A Salesforce confia fortemente na inteligência artificial para executar suas operações, com o CEO Marc Benioff confirmando que a tecnologia está fazendo 30% a 50% do trabalho total da empresa.
Falando com Emily Chang, da Bloomberg, Marc disse: "Todos nós temos que entender essa ideia de que a IA poderia fazer as coisas, que antes, estávamos fazendo, e podemos seguir em frente a fazer um trabalho de maior valor".
De acordo com a CNBC, as empresas de tecnologia em geral estão fazendo a mesma coisa. As empresas estão cortando o número de funcionários, cortando custos e deixando a IA preencher as lacunas. da Klarna , Sebastian Siemiatkowski, disse que a empresa encolheu sua força de trabalho em 40%, apontando diretamente para investimentos de IA.
Na Amazon, Andy Jassy também disse que as funções desaparecerão quando a empresa se inclina para a automação. Crowdstrike está indo na mesma direção. Todo mundo está perseguindo velocidade e economia, mesmo que isso signifique limpar os funcionários humanos.
Marc chama isso de "revolução do trabalho digital". Ele afirma que os modelos internos do Salesforce "É muito bom", disse ele, mas "não é realista" esperar 100%. Ele também disse que as empresas rivais não estão nem perto desse nível porque não têm o tipo de dados e os metadados que o Salesforce tem.
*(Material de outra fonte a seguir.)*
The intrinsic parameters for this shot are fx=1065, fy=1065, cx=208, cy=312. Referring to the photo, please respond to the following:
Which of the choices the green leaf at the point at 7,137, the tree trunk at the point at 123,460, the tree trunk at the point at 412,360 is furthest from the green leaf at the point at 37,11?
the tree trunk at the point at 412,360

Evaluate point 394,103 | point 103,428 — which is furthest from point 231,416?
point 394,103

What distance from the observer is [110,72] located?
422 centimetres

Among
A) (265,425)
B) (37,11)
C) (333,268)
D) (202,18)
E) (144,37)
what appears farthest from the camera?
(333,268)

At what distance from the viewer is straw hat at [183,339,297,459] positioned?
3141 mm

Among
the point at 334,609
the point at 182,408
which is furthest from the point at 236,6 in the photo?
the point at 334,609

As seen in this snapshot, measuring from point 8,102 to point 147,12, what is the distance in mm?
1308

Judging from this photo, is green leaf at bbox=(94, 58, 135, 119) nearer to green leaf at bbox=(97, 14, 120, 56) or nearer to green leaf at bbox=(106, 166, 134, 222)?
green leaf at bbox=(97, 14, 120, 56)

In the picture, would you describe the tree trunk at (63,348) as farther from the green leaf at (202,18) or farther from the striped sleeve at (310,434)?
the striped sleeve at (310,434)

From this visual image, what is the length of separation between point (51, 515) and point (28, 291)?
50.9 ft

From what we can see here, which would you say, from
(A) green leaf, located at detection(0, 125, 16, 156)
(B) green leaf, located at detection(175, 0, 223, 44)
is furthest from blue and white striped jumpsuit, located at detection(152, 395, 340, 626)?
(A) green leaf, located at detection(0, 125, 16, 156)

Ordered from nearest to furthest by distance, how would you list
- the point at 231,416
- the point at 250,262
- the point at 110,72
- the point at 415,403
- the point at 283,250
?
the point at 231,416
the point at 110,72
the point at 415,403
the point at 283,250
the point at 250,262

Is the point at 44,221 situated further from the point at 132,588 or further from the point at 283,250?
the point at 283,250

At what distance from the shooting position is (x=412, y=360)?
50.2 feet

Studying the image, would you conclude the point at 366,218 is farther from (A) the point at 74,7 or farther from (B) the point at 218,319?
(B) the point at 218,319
Esse é o seu flexível não tão sutil que o volume vence na corrida da IA.
Ainda assim, há um problema. Nem toda a IA é construída igual. E nem todos os projetos estão indo bem. A empresa de pesquisa Gartner já está prevendo que mais de 40% dos projetos de “IA Agentic” serão cancelados até o final de 2027. Os motivos? Os projetos são caros, os resultados estão nebulosos e os controles de risco são fracos. Algumas dessas ferramentas são apenas hype embrulhadas em chavões.
Anushree Verma, analista de diretor sênior da Gartner, não se conteve. Ela disse: "A maioria dos projetos de IA agêntica no momento são experimentos em estágio inicial ou prova de conceitos que são impulsionados principalmente pelo hype e geralmente são mal aplicados". Ela alertou que essa obsessão por experimentar está paralisando as implantações e bloqueando a produção.
O problema, ela diz, é que as pessoas pulavam na IA sem saber o que diabos estão fazendo.
Durante um webinar do Gartner, em janeiro de 2025, 3.412 pessoas foram questionadas quanto colocaram em IA agêntica. Apenas 19% fizeram investimentos sérios. 42% foram cautelosamente. 8% não tocaram nada. Os outros 31% não têm certeza ou se sentaram para assistir. Não é exatamente inspirador de confiança.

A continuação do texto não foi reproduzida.